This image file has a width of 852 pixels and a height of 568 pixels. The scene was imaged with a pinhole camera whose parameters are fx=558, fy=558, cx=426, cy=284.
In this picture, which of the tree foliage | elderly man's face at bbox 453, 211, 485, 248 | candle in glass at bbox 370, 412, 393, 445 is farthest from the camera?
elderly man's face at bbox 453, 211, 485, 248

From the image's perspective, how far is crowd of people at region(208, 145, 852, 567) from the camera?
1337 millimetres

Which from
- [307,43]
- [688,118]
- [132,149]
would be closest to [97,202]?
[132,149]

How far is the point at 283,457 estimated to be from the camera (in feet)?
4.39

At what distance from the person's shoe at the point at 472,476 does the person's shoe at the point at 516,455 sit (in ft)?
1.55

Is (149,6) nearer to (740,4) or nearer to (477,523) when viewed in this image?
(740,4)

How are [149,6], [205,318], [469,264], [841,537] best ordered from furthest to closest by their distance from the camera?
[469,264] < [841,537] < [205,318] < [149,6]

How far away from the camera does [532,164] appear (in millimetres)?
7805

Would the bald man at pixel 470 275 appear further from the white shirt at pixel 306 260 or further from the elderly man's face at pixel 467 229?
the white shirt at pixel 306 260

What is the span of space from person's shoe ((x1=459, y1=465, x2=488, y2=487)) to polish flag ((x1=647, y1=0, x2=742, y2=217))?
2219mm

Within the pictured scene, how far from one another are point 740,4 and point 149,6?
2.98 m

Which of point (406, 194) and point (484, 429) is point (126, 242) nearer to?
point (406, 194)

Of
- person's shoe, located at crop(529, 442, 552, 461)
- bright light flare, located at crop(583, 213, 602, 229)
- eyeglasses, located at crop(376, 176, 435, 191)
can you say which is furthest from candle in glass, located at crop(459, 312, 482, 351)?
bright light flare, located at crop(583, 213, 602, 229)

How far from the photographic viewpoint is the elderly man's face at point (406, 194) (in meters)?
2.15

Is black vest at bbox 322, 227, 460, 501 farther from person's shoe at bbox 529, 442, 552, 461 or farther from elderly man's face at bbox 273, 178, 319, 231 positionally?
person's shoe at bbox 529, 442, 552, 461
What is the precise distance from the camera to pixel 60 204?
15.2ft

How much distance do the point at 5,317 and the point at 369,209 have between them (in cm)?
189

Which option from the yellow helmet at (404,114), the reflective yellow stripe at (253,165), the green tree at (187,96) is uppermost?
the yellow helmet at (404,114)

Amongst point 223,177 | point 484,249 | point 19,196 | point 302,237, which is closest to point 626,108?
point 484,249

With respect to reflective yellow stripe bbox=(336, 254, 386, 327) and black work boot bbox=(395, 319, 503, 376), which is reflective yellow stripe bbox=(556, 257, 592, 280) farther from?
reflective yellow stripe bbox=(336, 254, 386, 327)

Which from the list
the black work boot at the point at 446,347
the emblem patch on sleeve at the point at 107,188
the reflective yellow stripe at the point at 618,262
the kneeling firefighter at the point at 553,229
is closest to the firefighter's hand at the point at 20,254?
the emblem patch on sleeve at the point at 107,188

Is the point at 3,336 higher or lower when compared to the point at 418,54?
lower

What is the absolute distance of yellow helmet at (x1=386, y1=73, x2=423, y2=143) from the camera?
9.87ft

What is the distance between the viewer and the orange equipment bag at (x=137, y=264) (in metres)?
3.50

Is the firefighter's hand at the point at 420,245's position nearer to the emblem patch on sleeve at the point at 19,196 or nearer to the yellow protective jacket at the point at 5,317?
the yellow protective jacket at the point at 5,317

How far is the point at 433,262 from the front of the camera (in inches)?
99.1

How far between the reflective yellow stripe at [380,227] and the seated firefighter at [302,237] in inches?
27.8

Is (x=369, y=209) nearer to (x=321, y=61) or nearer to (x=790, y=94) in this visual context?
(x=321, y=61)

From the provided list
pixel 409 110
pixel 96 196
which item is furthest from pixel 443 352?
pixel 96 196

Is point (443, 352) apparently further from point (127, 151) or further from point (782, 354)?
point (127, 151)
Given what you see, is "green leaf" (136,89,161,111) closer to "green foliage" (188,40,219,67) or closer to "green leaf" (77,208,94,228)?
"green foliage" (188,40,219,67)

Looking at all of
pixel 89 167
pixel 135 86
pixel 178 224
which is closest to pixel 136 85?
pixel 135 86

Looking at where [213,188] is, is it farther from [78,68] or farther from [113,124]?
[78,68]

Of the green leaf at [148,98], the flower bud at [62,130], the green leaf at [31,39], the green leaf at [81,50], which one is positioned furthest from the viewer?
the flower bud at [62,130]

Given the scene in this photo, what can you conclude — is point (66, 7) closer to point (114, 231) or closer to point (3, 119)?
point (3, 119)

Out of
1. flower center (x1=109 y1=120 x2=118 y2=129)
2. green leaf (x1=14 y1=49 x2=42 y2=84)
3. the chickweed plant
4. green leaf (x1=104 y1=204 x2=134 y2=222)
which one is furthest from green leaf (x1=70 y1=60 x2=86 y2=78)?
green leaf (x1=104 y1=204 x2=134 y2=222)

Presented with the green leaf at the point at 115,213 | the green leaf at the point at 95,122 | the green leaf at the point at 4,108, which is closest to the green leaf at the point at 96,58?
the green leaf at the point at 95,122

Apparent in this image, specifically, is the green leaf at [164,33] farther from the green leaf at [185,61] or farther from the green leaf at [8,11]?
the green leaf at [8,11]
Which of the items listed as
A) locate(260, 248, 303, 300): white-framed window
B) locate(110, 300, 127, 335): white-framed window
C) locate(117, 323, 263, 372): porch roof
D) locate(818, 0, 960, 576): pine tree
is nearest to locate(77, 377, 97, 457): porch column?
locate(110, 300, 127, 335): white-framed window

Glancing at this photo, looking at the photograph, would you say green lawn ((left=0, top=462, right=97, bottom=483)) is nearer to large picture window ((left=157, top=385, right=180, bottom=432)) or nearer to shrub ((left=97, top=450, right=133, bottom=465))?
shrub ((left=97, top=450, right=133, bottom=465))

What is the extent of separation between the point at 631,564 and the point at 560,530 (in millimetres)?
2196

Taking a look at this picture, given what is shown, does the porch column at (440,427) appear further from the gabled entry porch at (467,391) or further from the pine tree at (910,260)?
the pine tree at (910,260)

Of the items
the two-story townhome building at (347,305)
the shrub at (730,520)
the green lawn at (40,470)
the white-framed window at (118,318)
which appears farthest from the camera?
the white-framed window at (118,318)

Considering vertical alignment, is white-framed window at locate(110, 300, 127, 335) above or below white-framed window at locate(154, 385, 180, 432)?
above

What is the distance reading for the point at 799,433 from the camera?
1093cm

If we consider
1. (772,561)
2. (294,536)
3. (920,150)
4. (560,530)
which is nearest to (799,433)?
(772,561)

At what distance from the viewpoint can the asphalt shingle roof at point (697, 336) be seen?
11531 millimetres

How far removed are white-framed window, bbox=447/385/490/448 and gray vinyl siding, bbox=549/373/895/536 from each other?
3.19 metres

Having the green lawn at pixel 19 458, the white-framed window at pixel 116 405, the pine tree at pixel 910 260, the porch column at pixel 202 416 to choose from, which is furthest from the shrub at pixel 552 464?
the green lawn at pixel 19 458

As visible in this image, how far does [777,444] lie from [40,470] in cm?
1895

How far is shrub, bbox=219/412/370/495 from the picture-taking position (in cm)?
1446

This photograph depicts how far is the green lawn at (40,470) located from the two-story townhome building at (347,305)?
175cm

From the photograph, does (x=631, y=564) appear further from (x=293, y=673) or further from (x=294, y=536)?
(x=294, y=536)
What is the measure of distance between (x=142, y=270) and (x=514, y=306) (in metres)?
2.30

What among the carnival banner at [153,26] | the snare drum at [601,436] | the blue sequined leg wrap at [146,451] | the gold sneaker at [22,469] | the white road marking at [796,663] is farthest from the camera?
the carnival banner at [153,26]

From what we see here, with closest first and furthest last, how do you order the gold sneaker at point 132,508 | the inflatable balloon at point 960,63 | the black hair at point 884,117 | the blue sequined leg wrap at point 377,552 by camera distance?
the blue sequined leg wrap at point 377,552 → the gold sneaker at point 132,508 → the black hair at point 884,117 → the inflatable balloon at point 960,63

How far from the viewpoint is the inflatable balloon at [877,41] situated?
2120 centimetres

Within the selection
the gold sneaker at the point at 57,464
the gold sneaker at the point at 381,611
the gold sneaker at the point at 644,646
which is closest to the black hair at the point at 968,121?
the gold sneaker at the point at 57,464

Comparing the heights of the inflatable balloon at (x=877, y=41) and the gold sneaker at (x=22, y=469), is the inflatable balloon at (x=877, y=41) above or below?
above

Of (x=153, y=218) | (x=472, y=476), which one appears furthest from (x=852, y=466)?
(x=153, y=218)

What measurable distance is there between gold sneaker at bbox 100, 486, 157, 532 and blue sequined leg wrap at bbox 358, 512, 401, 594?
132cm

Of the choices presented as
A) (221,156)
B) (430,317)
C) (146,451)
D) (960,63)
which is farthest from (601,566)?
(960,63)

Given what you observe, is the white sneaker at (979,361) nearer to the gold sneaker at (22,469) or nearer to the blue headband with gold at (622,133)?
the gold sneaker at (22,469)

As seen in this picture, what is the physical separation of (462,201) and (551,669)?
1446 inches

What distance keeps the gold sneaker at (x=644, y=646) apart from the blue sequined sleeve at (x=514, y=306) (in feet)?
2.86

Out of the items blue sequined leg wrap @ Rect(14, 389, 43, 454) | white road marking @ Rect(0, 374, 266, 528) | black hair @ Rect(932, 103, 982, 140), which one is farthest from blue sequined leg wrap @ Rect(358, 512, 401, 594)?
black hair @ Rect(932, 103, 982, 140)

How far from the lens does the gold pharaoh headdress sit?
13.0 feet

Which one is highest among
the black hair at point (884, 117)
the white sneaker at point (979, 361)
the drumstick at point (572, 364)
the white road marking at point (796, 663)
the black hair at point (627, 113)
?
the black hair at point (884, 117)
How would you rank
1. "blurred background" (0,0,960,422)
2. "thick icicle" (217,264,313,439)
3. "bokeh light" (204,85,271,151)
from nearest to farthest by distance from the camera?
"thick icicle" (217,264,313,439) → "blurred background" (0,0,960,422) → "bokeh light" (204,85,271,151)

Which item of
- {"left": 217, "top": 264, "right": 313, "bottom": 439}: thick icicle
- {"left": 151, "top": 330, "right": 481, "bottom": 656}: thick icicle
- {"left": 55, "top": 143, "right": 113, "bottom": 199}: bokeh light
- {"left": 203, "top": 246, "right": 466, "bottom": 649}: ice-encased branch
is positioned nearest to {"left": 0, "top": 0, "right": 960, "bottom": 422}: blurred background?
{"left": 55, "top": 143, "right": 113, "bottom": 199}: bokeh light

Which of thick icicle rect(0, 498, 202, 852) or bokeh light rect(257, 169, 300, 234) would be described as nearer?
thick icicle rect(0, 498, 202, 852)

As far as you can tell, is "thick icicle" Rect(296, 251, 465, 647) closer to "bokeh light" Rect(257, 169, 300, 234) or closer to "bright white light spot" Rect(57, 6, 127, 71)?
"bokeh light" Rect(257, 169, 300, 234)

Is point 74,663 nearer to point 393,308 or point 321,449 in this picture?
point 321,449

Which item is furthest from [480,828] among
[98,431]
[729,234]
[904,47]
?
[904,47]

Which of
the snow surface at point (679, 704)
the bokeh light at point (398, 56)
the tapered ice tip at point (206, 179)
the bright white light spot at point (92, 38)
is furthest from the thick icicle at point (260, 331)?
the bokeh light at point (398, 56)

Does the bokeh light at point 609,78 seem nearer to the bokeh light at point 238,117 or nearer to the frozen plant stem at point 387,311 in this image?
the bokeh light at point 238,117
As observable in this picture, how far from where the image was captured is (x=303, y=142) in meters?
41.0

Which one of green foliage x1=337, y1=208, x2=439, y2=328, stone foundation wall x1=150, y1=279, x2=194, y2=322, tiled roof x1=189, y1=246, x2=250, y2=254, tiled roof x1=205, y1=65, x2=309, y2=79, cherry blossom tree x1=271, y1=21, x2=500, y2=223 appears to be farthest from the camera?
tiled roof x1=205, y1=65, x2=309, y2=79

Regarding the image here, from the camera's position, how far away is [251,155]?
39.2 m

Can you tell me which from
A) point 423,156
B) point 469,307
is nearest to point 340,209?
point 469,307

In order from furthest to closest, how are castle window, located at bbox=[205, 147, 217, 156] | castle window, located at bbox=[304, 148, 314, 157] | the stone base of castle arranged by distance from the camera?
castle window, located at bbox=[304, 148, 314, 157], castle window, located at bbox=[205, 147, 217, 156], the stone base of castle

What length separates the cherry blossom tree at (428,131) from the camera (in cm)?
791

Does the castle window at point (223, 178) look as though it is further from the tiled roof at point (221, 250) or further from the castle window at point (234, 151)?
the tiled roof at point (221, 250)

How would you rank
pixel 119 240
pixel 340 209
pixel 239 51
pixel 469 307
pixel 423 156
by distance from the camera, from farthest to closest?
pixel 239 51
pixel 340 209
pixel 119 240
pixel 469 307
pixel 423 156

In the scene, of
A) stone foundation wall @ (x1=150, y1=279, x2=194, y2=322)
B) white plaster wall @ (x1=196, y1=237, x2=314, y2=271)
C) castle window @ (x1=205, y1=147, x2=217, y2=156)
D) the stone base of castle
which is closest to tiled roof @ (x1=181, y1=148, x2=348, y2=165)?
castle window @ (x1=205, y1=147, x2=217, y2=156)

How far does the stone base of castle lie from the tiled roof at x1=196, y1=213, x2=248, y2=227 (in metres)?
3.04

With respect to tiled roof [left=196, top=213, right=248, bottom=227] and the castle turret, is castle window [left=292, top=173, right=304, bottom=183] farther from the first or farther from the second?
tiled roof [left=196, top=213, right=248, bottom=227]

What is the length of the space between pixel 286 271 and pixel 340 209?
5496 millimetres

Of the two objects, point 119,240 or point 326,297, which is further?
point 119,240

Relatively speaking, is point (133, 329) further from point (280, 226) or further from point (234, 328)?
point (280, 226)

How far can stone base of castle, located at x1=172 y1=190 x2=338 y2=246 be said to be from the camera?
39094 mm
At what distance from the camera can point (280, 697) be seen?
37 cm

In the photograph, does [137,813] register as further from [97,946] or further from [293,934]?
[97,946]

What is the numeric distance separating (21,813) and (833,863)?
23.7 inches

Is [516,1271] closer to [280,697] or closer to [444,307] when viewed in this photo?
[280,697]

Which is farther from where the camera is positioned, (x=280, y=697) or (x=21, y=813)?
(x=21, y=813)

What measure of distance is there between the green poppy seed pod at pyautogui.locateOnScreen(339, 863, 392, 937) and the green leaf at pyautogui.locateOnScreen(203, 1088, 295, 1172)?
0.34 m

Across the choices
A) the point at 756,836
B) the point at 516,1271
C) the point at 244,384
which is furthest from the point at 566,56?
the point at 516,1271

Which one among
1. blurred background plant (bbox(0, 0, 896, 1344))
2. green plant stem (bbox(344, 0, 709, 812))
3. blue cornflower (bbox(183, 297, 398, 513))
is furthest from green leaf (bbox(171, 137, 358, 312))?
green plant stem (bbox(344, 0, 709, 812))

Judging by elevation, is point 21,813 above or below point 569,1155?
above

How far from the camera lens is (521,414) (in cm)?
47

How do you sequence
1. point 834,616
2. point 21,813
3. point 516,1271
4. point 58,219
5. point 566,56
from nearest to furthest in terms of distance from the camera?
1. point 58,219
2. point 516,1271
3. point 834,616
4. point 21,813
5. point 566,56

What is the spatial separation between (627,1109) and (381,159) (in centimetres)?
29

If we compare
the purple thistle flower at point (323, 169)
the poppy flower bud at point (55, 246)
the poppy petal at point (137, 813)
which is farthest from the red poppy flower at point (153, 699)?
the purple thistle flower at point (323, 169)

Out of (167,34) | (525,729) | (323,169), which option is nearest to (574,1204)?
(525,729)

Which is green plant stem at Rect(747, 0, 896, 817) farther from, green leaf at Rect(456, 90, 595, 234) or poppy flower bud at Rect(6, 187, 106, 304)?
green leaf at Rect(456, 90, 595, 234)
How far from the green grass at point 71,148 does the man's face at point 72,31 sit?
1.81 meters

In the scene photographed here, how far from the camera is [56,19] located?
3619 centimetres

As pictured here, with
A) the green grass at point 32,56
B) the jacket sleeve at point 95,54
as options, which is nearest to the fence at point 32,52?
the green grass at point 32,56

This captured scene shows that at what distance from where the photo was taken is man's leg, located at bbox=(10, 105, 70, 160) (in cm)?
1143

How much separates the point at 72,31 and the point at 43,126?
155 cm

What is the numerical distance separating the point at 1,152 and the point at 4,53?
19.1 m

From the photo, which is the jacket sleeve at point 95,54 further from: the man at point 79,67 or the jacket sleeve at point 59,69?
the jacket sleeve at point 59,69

----

EXERCISE. Only the lines from the one containing "How far from the green" to the end of the records should be repeated, exactly as they appear.

SOLUTION TO THIS EXERCISE.
How far from the green grass at point 71,148 does the man's face at point 72,31 sit?
1.81 meters

In the scene photographed here, how far from the camera is [56,19] located?
3619 centimetres

As pictured here, with
A) the green grass at point 32,56
B) the jacket sleeve at point 95,54
as options, which is nearest to the fence at point 32,52?
the green grass at point 32,56

This captured scene shows that at what distance from where the photo was taken is man's leg, located at bbox=(10, 105, 70, 160) (in cm)?
1143

How much separates the point at 72,31 and the point at 43,126?
155 cm

What is the numerical distance separating the point at 1,152 and the point at 4,53?
19.1 m

From the photo, which is the jacket sleeve at point 95,54 further from: the man at point 79,67 or the jacket sleeve at point 59,69?
the jacket sleeve at point 59,69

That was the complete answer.